(Exercise instructions):
Arrange the lines from the one containing "Out of the set" through the end of the items as a numbered list, leaving out any blank lines.

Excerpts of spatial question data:
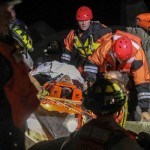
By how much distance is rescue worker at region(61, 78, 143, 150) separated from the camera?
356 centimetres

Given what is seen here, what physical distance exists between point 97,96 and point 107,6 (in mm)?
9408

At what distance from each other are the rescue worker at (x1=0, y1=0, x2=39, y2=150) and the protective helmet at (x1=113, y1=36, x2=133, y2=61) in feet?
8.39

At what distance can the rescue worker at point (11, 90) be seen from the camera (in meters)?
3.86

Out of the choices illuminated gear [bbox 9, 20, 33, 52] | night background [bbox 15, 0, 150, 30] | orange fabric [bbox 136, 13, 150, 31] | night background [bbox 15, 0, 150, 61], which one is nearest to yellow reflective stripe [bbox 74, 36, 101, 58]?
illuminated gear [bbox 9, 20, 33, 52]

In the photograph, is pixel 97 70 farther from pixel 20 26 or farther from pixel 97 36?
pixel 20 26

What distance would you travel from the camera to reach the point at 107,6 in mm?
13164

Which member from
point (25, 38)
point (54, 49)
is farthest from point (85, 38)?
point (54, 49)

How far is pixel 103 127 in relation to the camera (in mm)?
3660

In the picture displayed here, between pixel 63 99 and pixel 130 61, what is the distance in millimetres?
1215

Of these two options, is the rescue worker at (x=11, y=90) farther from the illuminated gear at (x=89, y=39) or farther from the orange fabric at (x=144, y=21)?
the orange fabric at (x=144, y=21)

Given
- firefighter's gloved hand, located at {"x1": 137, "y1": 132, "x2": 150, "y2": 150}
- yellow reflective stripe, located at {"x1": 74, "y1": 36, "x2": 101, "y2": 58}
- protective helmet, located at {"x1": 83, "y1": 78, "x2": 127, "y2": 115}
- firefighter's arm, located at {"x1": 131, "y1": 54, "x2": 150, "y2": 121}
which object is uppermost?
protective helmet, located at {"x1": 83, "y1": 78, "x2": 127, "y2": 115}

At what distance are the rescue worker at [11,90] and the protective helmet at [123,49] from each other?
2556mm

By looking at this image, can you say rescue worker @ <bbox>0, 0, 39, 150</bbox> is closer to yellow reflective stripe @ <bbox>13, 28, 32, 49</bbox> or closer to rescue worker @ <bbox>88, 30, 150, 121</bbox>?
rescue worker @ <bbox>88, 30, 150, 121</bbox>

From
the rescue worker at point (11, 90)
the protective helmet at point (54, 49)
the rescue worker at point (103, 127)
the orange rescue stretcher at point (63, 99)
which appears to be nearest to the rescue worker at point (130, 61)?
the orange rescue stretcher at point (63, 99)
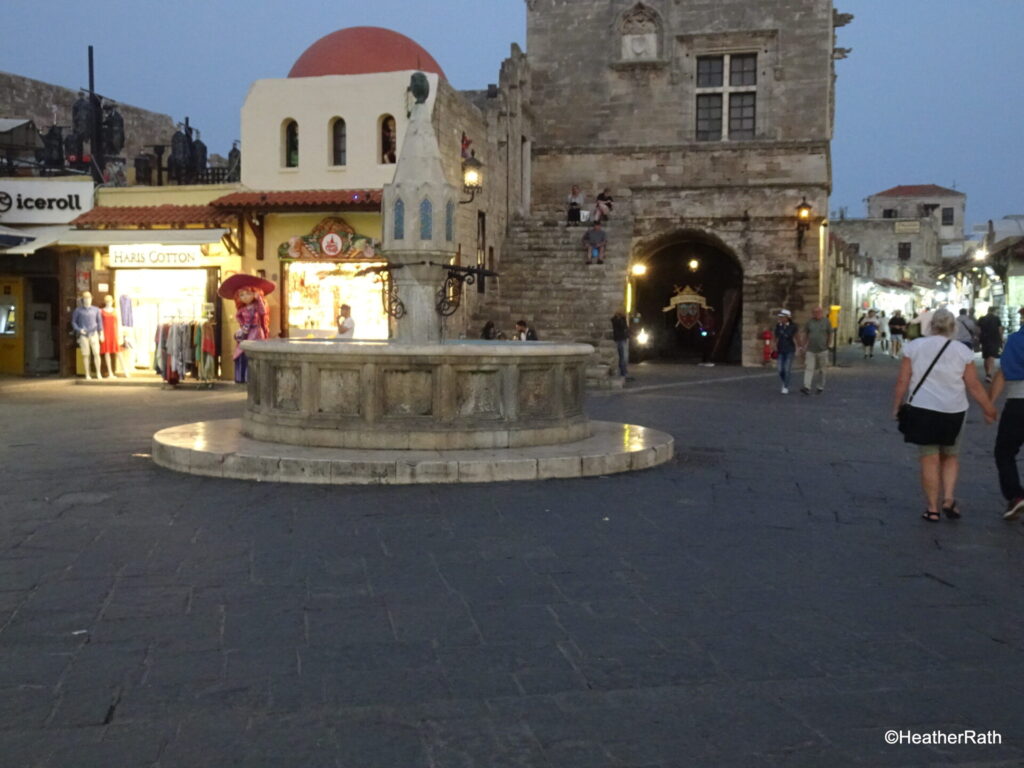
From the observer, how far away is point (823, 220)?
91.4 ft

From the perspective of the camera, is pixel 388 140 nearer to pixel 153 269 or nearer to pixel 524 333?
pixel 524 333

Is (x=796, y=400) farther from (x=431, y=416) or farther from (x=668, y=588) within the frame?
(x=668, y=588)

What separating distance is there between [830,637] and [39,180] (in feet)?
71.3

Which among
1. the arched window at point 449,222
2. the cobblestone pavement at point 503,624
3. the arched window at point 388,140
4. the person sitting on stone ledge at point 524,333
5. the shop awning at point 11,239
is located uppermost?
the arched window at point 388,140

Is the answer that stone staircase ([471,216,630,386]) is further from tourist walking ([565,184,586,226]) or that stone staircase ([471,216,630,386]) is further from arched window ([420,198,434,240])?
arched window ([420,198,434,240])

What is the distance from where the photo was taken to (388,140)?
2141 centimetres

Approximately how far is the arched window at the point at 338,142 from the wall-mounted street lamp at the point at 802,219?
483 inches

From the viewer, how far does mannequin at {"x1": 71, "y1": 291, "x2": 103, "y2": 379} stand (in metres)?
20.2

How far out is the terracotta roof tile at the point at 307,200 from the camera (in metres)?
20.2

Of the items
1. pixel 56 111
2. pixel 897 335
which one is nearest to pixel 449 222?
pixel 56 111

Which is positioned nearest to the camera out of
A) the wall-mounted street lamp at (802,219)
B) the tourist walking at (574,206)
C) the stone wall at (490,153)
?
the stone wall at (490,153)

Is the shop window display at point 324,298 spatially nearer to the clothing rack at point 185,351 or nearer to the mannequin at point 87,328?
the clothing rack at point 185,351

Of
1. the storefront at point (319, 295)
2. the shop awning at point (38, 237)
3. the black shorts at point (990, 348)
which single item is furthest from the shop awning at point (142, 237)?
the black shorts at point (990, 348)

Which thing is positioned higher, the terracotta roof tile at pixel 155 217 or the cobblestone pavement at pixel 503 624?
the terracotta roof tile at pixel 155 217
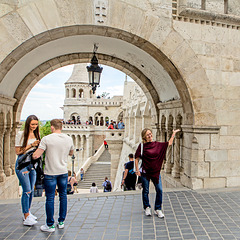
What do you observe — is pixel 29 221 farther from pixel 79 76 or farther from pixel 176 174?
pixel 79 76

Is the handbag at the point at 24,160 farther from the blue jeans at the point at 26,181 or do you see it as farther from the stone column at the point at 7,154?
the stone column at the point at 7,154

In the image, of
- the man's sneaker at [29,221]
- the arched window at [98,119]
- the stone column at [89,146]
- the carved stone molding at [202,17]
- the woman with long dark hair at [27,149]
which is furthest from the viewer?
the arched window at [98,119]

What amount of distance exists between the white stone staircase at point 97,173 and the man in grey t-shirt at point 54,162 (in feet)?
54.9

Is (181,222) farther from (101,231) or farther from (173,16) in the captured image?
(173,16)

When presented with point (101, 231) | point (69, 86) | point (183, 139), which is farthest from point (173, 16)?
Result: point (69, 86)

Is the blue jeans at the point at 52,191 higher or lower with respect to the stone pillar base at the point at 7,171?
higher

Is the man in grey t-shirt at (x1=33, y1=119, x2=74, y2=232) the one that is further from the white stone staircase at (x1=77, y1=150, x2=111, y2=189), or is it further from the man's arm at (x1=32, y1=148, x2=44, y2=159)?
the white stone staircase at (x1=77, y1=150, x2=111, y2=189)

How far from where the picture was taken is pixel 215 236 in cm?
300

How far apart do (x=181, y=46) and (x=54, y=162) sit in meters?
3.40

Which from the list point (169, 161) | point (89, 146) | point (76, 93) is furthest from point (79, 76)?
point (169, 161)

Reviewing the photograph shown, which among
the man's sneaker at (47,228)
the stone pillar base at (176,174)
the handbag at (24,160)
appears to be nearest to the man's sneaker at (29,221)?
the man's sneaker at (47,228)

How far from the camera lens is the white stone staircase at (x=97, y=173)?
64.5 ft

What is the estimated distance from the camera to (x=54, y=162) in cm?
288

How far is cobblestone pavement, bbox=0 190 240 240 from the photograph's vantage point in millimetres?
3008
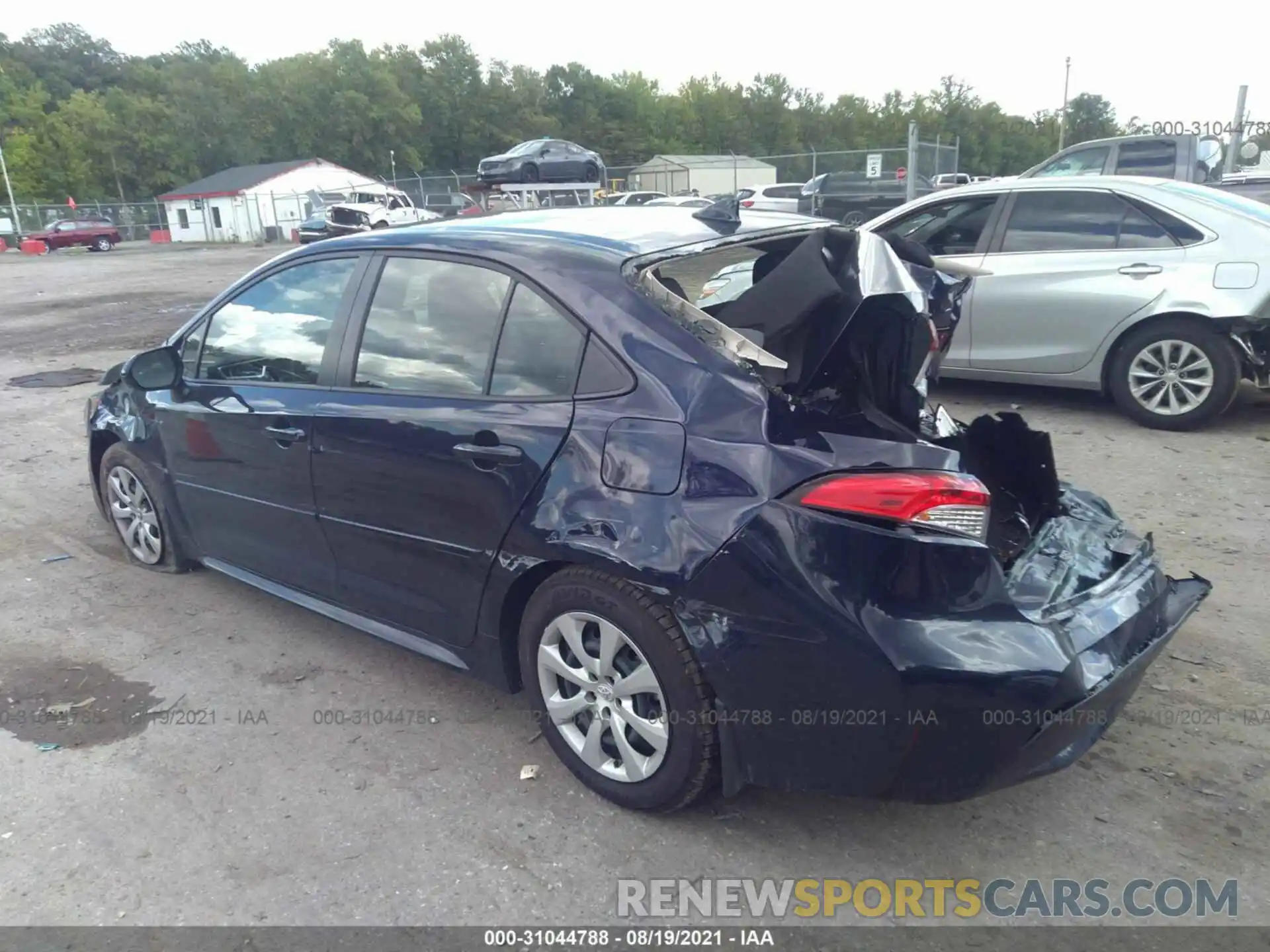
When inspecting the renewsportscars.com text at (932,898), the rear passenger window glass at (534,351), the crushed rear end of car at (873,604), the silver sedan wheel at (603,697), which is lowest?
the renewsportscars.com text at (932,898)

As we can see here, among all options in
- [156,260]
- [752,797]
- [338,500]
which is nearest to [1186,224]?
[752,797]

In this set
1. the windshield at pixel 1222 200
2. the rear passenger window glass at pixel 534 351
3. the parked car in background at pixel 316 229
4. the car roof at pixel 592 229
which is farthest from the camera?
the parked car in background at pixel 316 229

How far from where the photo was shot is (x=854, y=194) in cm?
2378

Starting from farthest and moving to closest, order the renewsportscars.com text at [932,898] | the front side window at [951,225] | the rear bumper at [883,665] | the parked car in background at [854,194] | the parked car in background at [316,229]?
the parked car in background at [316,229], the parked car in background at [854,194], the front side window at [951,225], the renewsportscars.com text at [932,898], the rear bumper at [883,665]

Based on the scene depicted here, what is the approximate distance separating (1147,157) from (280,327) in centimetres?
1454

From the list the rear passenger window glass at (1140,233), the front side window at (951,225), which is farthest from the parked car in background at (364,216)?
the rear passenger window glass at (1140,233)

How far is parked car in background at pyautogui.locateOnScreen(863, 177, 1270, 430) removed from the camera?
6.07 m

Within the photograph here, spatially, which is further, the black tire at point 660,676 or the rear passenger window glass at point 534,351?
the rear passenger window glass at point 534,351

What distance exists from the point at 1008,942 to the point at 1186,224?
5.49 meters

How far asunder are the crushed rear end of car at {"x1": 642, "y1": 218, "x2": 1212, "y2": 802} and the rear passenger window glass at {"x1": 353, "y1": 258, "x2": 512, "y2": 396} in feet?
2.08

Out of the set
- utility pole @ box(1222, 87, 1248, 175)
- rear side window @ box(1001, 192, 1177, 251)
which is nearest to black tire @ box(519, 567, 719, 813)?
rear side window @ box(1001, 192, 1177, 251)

(Complete response):
1. Out of the set
2. - utility pole @ box(1222, 87, 1248, 175)
3. - rear side window @ box(1001, 192, 1177, 251)
4. which is nearest to black tire @ box(519, 567, 719, 813)?
5. rear side window @ box(1001, 192, 1177, 251)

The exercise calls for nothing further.